Série d'exercices
**1.** Résumez l'extrait sur le don du sang en deux phrases.
**2.** Selon l'extrait, en quels mois se tiennent les deux collectes mentionnées ?

Monsieur Perrut, merci de votre appel. Je n'ai pas à juger de la mobilisation de l'Assemblée nationale, mais je peux vous dire que les deux collectes que nous faisons ici – en décembre et en juin – sont très importantes.
Je ne peux que confirmer vos propos, le don du sang est une réalité locale, et nous avons besoin des élus locaux pour la mise à disposition de salles. Ce sujet, qui semble évident, est d'autant plus important pour nous aujourd'hui que, pour des raisons de sécurité publique et de risques d'attentats, les autorités voient d'un moins en moins bon oeil les collectes sur la place publique, sauf à les sécuriser pour des coûts faramineux. Cela signifie que de plus en plus, nous demandons la mise à disposition de locaux municipaux. J'ai rencontré l'Association des maires de France (AMF) à ce sujet.
S'agissant des moyens, je ne veux pas embêter mes amis de Bercy, mais nous avons toujours besoin de moyens. Nous sommes dans une relation exigeante mais constructive avec la direction du budget, et c'est bien normal.
J'aime beaucoup aller sur les collectes, car on y voit la France d'aujourd'hui, et contrairement à ce que l'on dit ici ou là, elle n'est pas si fragmentée que cela. Elle se retrouve, elle partage, entre des gens très différents. Certaines collectes très importantes font chaud au coeur. La République, c'est le vivre ensemble, et le don du sang symbolise aussi cela. Je crois même que le don du sang fait partie de la citoyenneté.
Quant au risque de marchandisation, il existe incontestablement. Mais allons au bout des choses : si nous ouvrons le don du sang aux marchands, quelles seront les conséquences ? Nous le savons, d'autres pays l'ont fait. La première conséquence sera que, parfois, les produits ne seront plus disponibles, comme dans d'autres secteurs du marché du médicament. Comme cela se fait dans des pays que nous connaissons bien, il y aura des dons de recomposition : le don sera intrafamilial, et quand il n'y a plus de don familial, on achète des dons. Tous les pays qui ont fait cela se sont heurtés, à un moment, à une très grande insuffisance de produits sanguins.

Extraits d'enregistrements
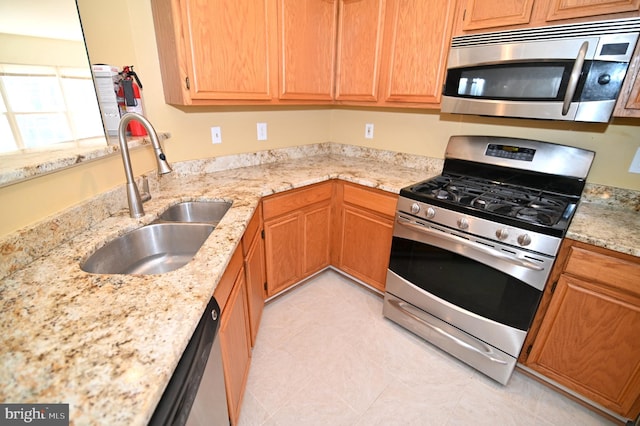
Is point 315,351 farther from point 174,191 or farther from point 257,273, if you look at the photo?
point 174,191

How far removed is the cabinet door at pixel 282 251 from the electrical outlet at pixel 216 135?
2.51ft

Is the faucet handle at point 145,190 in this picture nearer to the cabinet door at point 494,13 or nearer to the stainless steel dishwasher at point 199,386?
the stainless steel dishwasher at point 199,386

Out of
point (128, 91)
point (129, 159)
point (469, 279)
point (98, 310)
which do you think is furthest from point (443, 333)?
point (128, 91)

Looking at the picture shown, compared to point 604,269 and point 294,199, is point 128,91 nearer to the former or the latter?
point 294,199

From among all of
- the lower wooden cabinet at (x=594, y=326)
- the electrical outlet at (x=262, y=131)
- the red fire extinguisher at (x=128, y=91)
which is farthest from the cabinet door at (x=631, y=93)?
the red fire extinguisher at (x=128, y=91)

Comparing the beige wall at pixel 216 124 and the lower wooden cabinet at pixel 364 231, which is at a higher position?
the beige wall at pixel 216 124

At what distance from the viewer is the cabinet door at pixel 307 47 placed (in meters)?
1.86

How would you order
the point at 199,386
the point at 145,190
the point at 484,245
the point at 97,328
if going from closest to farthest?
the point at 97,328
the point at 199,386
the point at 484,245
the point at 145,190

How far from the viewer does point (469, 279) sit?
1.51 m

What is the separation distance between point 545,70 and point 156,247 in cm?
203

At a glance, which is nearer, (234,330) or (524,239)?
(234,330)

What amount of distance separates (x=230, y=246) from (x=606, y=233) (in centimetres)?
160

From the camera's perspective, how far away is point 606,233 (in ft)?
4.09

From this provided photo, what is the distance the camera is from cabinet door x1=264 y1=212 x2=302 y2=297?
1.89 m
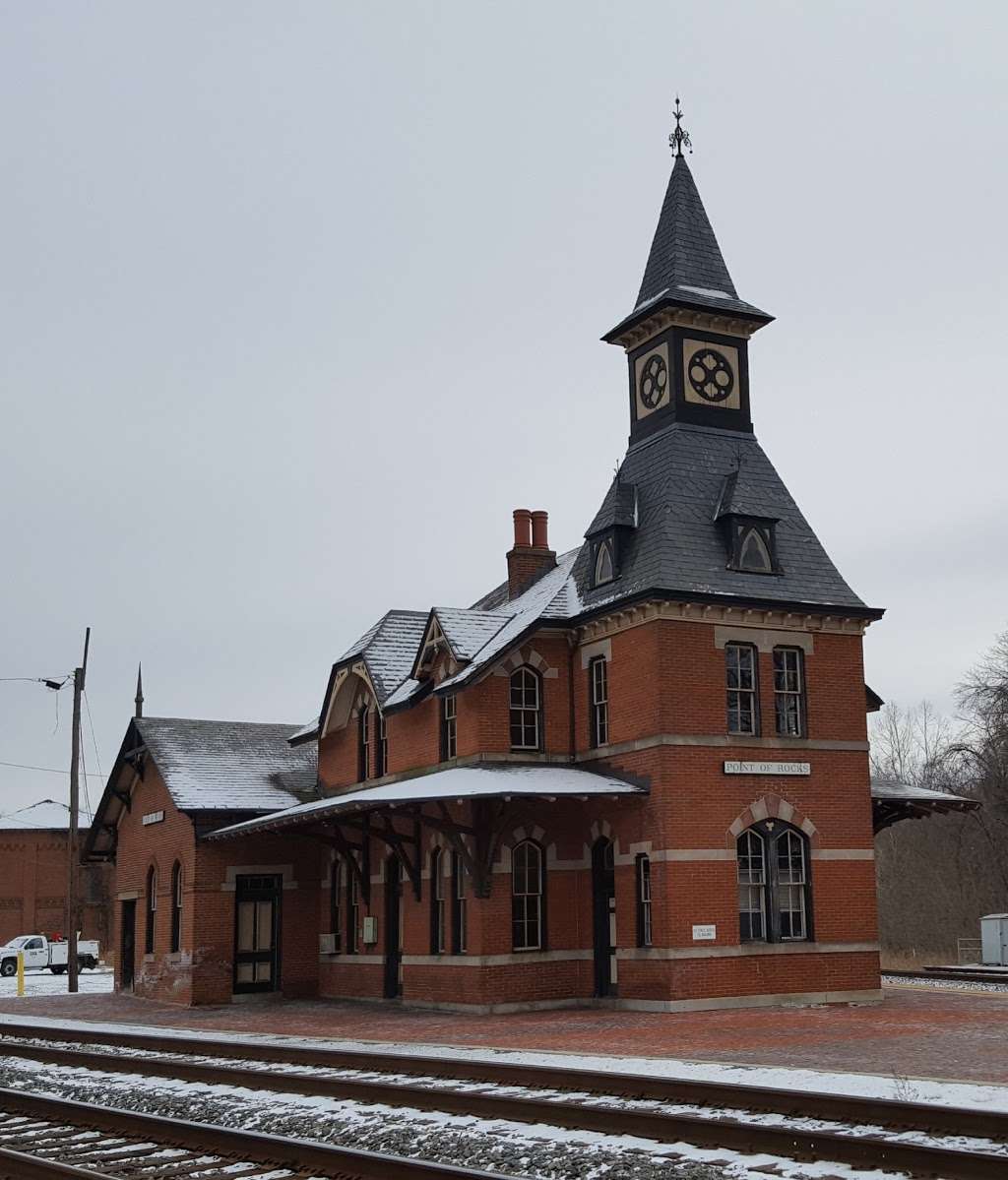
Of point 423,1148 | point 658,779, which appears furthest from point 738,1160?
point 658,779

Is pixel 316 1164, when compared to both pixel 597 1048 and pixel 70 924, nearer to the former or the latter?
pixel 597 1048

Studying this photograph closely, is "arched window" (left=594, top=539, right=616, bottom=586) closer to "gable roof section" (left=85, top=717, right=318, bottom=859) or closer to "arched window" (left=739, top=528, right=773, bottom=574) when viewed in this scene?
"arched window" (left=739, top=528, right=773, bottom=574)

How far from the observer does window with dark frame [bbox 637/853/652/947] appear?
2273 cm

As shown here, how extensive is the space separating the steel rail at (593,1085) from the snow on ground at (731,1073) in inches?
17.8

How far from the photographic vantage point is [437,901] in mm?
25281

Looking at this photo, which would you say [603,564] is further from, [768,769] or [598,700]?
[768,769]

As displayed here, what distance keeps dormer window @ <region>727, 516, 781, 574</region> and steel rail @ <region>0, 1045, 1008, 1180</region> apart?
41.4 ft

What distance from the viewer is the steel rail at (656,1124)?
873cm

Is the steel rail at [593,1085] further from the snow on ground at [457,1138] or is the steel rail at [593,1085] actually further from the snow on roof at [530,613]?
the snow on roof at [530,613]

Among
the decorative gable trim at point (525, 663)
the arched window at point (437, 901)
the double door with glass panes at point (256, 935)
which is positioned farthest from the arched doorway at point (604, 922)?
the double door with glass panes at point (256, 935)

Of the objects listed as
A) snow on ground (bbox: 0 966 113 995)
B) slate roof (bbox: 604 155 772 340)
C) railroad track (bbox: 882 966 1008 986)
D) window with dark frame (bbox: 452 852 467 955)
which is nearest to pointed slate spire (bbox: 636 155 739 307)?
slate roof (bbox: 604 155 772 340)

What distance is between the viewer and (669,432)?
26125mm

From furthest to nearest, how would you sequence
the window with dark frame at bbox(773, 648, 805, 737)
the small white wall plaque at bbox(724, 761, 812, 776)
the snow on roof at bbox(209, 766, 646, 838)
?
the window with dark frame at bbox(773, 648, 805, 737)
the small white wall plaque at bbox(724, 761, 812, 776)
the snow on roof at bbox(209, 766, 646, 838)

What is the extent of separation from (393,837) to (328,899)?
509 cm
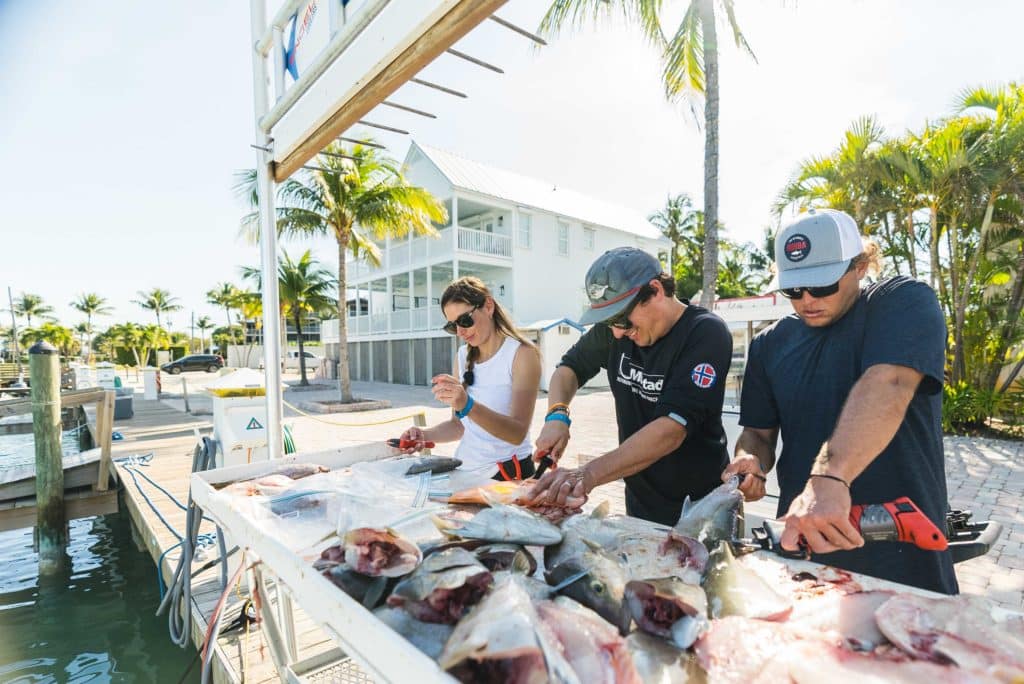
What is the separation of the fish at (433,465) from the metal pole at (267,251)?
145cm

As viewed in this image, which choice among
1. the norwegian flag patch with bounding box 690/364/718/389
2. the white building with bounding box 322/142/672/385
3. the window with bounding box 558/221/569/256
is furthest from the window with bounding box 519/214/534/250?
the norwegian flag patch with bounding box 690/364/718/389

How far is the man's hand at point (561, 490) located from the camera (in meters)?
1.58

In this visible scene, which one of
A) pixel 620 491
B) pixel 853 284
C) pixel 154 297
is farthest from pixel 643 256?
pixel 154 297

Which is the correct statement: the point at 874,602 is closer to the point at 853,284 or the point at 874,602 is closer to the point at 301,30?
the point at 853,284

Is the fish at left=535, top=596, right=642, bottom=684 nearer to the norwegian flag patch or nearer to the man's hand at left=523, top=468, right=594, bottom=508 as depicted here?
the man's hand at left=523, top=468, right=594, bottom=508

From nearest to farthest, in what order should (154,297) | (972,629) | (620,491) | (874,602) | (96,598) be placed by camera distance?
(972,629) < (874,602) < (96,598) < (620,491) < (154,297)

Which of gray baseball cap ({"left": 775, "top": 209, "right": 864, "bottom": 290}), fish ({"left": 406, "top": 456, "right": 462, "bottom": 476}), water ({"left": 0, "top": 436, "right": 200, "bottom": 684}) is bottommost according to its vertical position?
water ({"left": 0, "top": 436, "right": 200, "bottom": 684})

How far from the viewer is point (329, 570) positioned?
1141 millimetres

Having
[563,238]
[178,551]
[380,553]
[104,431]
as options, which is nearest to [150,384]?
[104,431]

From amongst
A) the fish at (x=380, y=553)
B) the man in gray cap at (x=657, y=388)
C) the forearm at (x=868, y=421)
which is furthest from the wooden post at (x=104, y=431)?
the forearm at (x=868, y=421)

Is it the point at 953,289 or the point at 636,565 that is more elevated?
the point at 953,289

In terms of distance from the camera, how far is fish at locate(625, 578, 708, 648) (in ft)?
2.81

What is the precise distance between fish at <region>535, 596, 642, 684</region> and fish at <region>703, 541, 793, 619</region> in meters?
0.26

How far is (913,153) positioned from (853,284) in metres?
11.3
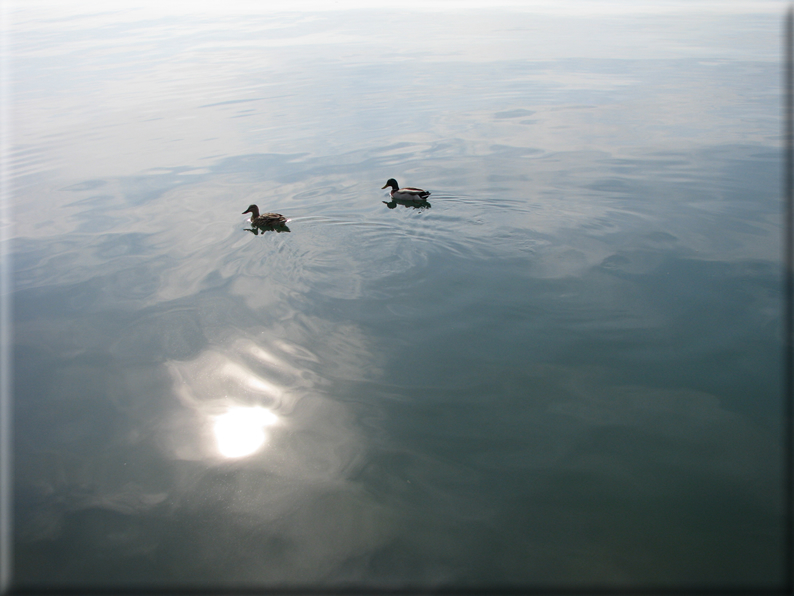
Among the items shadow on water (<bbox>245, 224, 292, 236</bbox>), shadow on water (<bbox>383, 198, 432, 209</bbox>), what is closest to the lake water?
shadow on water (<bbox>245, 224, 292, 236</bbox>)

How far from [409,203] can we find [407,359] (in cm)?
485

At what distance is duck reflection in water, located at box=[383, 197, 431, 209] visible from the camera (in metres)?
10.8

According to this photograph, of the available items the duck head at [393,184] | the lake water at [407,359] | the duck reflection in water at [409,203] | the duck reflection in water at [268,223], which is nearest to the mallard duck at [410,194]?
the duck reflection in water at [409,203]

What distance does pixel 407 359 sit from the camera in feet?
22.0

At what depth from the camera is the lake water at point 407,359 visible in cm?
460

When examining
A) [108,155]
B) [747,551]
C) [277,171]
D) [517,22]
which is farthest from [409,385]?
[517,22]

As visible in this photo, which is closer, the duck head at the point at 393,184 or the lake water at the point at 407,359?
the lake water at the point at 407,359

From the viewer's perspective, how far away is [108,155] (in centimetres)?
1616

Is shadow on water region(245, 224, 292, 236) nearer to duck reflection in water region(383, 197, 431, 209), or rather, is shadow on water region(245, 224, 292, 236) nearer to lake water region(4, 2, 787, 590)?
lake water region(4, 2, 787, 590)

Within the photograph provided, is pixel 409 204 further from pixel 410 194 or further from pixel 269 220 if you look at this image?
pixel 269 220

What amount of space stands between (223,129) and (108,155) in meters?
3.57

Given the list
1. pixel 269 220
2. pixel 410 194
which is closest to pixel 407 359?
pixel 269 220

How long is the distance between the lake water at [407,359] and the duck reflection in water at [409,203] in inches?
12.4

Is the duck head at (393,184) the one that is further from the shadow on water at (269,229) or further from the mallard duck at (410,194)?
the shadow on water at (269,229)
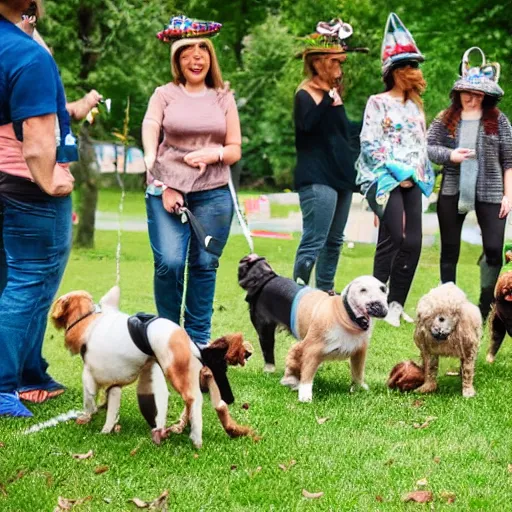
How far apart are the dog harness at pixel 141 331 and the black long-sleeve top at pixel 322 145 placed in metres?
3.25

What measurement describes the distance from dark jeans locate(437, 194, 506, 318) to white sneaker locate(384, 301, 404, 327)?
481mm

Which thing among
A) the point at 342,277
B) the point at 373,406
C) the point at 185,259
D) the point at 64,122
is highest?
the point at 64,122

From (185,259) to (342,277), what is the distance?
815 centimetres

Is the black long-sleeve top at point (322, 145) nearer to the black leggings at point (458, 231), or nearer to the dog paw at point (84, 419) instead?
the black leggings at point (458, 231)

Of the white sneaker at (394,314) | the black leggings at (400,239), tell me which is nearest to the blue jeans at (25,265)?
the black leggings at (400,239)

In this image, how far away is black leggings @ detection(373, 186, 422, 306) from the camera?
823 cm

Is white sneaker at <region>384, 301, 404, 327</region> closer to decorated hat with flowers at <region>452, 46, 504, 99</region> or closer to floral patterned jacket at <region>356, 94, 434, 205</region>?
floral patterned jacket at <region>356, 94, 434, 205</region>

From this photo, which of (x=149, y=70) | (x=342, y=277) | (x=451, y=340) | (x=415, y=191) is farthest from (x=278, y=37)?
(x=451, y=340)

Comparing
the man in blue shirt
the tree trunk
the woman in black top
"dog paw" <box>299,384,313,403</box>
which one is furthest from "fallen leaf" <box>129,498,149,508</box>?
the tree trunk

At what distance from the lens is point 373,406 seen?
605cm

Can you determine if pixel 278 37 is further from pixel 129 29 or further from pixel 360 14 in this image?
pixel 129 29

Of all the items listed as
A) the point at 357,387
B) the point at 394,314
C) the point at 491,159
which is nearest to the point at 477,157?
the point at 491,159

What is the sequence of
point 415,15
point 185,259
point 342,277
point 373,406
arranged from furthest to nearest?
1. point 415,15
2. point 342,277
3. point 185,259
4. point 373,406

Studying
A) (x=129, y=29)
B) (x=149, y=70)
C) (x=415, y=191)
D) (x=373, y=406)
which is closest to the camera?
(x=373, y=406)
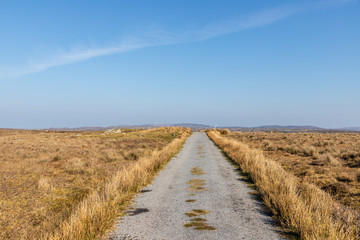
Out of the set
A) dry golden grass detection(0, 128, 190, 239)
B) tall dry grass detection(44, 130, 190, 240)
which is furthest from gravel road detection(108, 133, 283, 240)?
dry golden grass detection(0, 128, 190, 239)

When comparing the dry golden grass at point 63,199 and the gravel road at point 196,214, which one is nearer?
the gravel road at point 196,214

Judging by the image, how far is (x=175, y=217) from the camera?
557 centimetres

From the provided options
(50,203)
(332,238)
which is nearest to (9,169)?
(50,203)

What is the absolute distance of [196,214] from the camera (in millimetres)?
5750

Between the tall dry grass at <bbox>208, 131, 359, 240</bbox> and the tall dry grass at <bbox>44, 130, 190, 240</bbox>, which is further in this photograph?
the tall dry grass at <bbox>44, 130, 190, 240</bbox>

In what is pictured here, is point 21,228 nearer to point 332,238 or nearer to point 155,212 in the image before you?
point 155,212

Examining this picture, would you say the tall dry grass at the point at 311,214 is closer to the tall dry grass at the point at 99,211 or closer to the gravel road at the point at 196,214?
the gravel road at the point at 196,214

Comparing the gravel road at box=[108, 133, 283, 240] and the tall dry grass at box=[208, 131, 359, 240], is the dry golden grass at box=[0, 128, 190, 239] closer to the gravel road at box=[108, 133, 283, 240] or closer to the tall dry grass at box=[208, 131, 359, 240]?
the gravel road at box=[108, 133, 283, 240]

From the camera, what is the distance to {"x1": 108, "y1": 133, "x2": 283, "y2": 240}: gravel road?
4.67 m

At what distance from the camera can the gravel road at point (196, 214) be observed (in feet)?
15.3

Liste des corrigés
**1.** Le don du sang est une réalité locale qui exige de plus en plus la mise à disposition de locaux municipaux par les élus, car les autorités voient d'un mauvais œil les collectes sur la place publique en raison des risques d'attentats. Le risque de marchandisation existe, et tous les pays qui ont ouvert le don du sang aux marchands ont fini par manquer gravement de produits sanguins.

**2.** En décembre et en juin.